Task
Locate every line of the material below that contains the word "lens" and copy each such line in full.

(Rows from a spatial reasoning dataset)

+--

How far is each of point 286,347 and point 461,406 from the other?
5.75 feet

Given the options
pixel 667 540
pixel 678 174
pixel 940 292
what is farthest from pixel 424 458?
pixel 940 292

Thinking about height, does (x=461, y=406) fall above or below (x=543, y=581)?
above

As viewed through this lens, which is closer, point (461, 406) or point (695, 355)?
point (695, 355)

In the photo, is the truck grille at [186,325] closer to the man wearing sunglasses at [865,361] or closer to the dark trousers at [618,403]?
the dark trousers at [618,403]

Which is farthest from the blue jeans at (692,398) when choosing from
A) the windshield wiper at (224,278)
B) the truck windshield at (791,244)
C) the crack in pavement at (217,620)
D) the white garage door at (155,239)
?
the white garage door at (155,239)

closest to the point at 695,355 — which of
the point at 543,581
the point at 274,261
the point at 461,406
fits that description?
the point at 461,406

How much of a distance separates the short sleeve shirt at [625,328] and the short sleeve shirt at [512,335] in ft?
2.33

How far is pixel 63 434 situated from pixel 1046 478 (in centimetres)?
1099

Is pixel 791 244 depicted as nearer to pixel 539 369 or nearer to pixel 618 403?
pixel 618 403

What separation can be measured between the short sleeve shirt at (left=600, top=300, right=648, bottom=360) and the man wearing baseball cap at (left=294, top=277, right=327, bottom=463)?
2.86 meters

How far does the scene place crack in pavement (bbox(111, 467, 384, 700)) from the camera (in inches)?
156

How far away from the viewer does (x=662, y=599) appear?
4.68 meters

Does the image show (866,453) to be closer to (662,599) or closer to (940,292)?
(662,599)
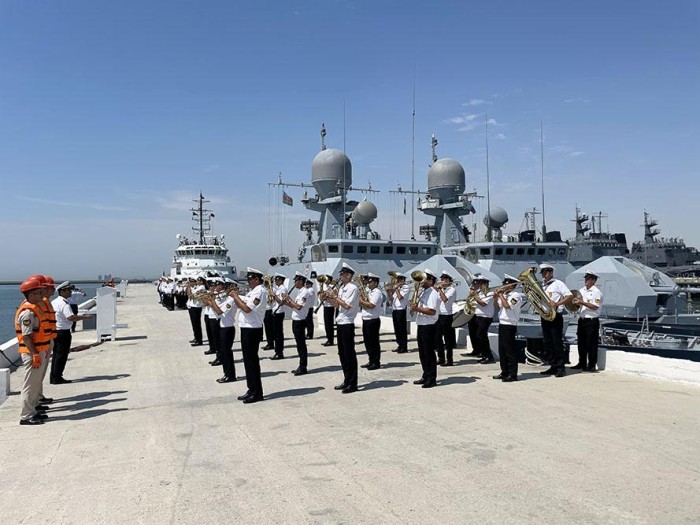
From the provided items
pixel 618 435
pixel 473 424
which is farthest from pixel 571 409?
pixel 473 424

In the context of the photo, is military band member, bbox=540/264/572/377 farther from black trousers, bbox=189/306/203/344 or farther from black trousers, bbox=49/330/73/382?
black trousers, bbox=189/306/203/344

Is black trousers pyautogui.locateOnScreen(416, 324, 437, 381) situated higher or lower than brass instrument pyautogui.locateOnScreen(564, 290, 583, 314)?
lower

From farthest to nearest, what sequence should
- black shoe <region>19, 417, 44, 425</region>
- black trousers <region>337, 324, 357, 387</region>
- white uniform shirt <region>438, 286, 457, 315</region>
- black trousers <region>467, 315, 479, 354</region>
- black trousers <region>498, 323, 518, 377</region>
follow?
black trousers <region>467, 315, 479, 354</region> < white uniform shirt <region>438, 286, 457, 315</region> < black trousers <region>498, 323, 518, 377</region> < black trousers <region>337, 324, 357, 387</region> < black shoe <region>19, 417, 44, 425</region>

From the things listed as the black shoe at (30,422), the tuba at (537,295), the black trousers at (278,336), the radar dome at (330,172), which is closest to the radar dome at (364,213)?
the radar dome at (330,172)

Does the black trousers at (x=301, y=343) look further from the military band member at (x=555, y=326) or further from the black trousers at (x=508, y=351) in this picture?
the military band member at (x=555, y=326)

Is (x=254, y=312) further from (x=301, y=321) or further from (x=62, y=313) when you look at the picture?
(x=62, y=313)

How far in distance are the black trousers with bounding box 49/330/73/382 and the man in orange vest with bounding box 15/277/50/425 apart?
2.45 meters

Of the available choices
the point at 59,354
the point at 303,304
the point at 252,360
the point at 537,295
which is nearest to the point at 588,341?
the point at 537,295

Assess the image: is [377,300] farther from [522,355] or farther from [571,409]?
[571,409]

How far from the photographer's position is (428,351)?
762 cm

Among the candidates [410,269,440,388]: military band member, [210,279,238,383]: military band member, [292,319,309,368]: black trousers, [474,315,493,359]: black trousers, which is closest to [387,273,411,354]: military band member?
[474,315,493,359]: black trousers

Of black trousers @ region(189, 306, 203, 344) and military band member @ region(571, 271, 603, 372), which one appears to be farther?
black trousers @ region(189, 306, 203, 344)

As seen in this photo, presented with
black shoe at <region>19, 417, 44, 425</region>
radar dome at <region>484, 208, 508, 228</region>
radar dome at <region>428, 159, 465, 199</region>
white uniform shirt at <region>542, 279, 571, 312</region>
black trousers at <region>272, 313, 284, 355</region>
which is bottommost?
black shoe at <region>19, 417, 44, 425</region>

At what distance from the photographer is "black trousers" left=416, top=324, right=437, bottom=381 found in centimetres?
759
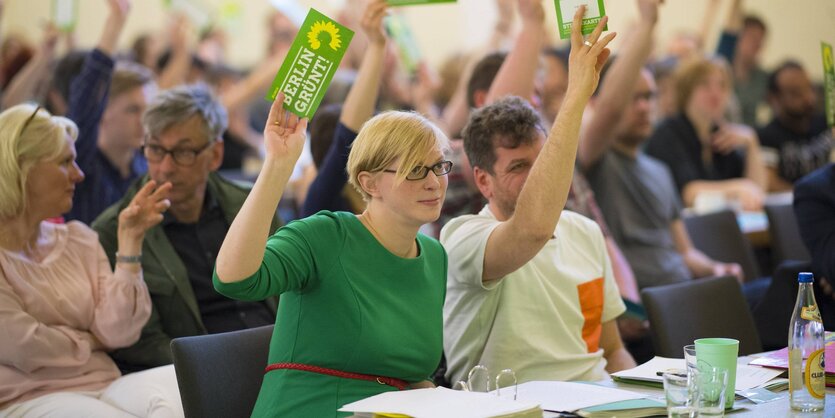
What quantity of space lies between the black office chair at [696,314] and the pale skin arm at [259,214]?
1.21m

+--

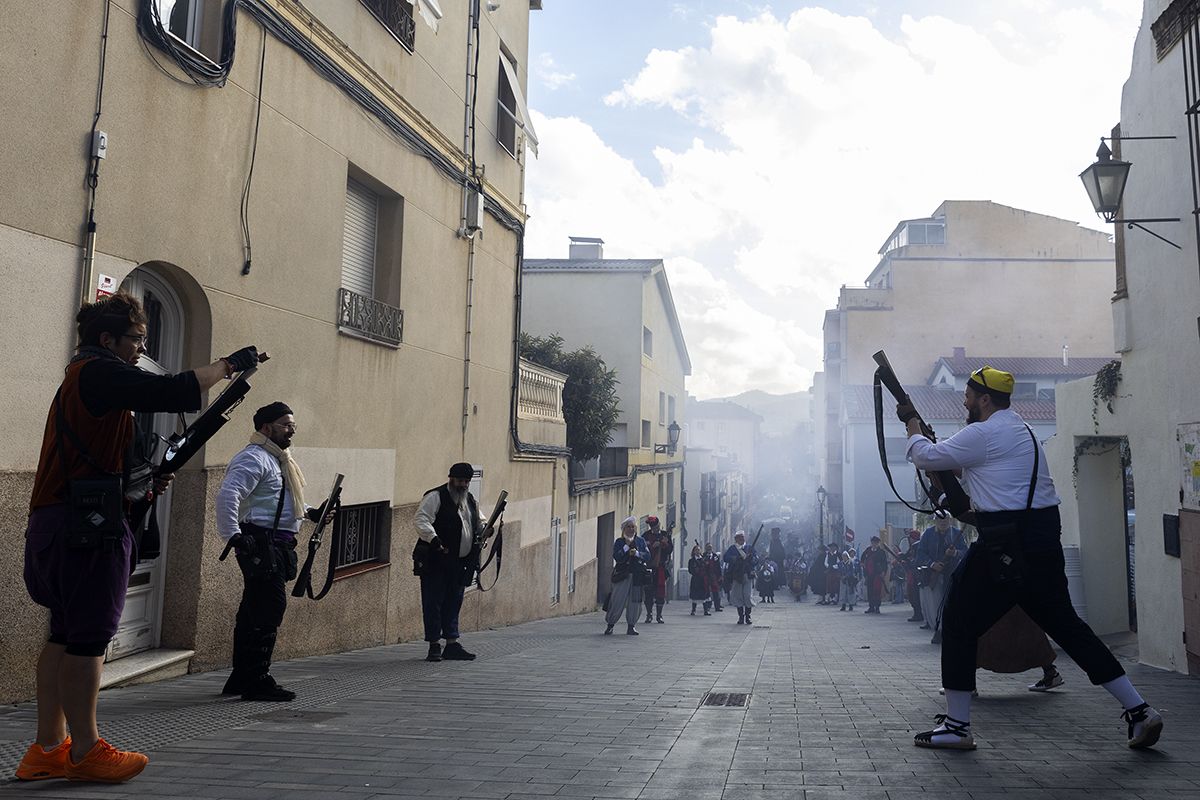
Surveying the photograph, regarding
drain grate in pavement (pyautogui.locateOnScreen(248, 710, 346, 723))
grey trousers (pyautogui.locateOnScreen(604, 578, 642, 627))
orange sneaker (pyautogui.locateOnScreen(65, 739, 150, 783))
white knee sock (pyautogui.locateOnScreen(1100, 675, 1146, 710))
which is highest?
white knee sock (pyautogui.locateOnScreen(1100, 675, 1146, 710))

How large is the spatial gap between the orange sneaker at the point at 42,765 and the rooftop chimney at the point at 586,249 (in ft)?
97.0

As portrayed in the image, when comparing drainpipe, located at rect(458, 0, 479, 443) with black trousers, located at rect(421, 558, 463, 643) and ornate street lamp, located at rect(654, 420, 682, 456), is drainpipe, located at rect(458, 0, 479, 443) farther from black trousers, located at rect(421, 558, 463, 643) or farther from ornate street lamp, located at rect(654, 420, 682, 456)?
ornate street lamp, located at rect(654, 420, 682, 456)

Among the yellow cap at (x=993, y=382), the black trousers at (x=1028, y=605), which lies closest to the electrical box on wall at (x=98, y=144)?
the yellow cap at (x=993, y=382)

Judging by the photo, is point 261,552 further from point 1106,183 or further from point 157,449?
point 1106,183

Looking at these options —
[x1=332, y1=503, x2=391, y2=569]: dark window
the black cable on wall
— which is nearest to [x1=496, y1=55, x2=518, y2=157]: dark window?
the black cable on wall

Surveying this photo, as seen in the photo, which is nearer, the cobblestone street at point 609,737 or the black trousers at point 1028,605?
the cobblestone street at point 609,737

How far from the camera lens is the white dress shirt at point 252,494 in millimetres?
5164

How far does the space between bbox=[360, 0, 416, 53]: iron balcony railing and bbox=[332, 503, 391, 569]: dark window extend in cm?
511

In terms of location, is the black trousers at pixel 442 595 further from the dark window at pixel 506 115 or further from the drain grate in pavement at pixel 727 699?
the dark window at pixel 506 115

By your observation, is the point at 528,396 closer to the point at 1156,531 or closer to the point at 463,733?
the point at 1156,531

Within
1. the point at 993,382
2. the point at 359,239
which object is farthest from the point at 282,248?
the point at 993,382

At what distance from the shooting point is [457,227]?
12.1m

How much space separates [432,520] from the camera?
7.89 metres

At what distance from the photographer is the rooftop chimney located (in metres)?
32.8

+--

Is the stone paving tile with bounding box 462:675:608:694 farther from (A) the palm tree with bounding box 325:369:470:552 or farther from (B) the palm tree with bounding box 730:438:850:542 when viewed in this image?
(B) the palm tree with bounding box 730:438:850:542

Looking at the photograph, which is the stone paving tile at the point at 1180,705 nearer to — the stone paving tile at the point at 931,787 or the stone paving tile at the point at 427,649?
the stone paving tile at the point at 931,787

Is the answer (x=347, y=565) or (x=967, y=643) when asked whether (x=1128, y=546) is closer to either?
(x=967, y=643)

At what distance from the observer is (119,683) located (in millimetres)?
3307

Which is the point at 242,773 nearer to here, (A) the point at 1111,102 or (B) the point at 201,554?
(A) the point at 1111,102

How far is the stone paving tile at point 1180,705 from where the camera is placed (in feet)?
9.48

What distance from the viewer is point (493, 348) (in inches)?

+--

Worked solution
As viewed through this lens, which is closer, point (461, 406) or point (695, 355)?
How far from the camera lens is the white dress shirt at point 252,494 in millimetres?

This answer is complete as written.